Gouffre abyssal
Mon pire cauchemar remonte à quelques années en arrière...
Je vous parle d'un temps où l'on fumait encore dans les bars, quand les réseaux sociaux étaient humains plutôt que virtuels. À cette époque, je fréquentais toute une faune de vagabonds célestes, de fous étincelants et de clochards étoilés. J'avais avalé un carton d'acide acheté à la sauvette deux heures plus tôt. Impatient, j'attendais que le trip démarre. Je gardais à l'esprit que cet enfoiré de chevelu pouvait très bien m'avoir arnaqué. Néanmoins, la coke faussait sans doute mon jugement sur les effets du LSD.
— Et merde, au diable les précautions d’usages ! Patron, la même chose ! pensais-je en m'envoyant discrètement un second buvard dans le geste de m'allumer une clope.
À peine quelques minutes plus tard, accroché au comptoir, je regrettais mon accès de gourmandise. Aucune arnaque à déplorer, le changement de conscience était bel et bien là, brutal et psychédélique ! Satellisé. En orbite. Propulsé dans la stratosphère ! Lumières en kaléidoscopes. Formes qui se déforment...

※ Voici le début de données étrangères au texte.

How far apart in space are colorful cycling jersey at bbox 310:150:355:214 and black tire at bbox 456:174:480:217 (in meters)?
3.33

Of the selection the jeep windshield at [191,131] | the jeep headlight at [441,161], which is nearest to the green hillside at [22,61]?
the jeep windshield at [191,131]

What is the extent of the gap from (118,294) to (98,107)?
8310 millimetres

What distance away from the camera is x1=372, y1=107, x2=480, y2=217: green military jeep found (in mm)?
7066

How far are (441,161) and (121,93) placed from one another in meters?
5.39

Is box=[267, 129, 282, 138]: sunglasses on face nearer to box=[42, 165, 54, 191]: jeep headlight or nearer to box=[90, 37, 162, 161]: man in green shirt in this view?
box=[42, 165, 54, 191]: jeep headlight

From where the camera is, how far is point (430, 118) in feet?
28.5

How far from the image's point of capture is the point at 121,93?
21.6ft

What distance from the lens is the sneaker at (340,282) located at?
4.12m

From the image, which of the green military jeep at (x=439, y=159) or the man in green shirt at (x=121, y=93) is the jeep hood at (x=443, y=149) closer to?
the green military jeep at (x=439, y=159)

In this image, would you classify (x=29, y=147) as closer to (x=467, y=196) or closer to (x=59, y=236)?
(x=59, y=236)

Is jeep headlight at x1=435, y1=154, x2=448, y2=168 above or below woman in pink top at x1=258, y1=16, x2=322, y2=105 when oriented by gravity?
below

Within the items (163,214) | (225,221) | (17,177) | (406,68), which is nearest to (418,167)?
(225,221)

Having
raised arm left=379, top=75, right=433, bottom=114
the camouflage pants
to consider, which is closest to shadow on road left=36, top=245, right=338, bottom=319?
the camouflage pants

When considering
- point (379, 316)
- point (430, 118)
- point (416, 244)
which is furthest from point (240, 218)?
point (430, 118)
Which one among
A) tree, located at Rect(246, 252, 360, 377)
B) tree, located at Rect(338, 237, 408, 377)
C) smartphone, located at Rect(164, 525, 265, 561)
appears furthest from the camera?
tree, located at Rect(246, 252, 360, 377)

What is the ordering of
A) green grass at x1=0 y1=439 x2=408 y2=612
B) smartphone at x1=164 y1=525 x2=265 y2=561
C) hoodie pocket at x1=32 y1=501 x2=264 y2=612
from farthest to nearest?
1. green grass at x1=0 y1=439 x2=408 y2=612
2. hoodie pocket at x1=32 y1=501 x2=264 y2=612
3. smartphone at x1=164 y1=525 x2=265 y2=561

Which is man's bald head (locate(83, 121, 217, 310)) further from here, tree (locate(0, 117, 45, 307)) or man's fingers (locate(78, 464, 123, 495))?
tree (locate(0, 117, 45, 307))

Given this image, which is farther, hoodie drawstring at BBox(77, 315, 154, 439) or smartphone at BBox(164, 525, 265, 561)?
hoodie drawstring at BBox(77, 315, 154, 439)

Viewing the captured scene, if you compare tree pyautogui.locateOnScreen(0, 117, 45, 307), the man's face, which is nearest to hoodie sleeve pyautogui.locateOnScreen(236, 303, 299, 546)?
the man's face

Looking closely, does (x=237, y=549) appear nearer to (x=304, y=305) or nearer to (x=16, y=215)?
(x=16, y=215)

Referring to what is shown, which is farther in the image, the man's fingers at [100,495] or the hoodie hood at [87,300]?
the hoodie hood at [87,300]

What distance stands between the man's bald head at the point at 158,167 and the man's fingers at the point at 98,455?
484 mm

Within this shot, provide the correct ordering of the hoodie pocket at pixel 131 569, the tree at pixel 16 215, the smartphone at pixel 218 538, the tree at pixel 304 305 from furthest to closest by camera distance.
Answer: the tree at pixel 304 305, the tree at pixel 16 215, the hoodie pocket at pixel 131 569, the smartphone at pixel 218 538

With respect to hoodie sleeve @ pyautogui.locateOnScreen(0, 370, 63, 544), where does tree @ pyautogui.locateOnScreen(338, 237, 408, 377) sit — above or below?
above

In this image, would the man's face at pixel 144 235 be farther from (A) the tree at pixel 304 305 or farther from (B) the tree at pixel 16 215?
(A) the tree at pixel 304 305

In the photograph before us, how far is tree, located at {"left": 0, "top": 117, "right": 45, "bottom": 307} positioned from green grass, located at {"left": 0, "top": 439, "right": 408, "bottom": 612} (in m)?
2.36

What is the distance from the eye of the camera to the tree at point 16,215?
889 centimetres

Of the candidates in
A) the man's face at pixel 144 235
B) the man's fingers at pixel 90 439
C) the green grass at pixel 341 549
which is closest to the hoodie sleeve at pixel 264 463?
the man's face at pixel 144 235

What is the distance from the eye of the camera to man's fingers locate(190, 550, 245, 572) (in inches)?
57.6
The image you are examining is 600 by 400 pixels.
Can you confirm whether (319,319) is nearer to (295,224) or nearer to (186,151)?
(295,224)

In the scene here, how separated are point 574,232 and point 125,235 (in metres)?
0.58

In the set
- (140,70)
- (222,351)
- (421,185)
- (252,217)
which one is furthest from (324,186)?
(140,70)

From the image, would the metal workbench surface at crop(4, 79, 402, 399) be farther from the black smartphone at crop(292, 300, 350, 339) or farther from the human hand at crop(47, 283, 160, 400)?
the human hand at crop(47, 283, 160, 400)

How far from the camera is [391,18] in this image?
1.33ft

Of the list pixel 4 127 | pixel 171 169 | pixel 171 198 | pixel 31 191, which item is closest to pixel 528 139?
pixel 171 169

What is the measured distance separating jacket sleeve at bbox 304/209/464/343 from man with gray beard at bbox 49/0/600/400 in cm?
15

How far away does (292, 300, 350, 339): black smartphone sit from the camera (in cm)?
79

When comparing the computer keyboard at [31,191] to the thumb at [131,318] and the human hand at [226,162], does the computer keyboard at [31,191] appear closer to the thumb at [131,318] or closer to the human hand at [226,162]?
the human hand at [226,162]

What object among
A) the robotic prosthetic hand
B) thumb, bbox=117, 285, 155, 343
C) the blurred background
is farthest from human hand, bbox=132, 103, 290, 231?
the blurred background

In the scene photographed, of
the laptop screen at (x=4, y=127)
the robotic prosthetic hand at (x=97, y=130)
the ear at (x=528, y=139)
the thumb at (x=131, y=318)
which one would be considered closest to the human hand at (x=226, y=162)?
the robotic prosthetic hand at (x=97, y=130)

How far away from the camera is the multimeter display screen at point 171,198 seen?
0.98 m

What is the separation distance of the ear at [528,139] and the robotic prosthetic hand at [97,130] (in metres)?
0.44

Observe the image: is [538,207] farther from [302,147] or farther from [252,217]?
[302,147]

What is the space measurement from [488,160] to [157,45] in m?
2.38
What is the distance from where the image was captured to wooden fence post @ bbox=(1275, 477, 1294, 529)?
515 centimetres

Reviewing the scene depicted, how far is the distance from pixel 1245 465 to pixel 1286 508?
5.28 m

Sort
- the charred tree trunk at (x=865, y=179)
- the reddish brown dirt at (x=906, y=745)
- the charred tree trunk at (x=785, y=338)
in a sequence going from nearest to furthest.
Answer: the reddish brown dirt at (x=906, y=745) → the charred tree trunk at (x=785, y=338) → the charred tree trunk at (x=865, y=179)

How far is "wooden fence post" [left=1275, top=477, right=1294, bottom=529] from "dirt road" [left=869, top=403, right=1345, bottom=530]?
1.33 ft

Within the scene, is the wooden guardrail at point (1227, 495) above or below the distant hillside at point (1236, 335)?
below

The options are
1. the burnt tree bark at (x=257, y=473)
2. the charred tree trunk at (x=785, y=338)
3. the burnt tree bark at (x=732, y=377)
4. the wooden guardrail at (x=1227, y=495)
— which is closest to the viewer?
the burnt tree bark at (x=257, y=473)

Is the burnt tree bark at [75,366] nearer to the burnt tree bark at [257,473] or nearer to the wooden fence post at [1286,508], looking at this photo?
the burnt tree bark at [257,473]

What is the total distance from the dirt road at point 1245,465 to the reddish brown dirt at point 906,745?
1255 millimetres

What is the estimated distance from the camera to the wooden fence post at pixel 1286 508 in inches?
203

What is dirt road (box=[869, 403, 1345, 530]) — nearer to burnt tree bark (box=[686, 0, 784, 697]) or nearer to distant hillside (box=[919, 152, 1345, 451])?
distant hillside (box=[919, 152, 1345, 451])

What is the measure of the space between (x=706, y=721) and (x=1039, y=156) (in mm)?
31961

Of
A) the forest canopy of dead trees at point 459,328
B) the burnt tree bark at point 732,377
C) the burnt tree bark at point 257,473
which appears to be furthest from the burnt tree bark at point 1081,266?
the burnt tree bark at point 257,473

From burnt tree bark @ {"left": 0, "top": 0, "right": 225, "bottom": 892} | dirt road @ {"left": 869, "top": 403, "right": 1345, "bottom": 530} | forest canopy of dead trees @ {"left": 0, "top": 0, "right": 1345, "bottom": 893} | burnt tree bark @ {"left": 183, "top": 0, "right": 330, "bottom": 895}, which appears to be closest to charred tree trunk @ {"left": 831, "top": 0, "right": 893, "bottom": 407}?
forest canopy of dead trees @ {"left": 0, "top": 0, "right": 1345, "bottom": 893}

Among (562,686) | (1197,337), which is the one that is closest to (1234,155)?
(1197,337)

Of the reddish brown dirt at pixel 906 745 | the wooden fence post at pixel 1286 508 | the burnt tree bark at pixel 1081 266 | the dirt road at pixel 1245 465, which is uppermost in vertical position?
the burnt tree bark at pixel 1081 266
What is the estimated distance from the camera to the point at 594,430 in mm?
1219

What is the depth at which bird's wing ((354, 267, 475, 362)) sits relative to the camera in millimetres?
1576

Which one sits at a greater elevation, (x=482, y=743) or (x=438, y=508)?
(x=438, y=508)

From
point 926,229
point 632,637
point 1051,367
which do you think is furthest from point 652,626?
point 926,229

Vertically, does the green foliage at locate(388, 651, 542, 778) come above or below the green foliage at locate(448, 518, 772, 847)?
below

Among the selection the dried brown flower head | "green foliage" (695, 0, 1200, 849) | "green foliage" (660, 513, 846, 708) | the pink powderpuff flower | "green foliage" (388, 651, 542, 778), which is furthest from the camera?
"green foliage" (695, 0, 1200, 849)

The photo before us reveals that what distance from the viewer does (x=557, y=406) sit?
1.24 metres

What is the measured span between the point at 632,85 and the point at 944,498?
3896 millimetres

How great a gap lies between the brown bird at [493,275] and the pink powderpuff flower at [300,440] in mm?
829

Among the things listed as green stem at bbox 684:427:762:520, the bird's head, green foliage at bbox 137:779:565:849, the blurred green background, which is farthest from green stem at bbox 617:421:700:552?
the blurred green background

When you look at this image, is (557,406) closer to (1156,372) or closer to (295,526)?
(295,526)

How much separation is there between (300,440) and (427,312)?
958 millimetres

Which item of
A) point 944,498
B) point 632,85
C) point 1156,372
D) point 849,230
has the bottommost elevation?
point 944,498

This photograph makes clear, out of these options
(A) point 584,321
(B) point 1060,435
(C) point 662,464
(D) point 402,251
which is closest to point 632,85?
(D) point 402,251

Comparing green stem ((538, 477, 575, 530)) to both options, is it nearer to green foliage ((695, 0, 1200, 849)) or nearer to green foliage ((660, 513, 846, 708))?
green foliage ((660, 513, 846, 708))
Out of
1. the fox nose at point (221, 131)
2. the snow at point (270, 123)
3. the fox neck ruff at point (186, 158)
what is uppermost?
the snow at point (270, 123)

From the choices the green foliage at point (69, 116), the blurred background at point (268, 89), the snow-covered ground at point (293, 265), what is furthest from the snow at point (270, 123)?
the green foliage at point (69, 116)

Chacun sait que quand les hallucinations, somme toute rigolotes, arrivent aussi rapidement, les vingt-quatre heures suivantes seront par contre beaucoup moins drôles...
La sentence ne se fit pas attendre. Je cogitais à cent à l’heure, le flot de mes pensées tournait au mélodrame : un flirt obscène avec une sorcière hideuse à qui j'avais confié mon âme. Pas de doute, le Bad Trip avait commencé. Je savais comment réagir dans ce genre de situation. Positiver, penser à des choses agréables, se dire que ça va passer... Je devais me faire violence, sinon ce serait pire : effet boule de neige garanti !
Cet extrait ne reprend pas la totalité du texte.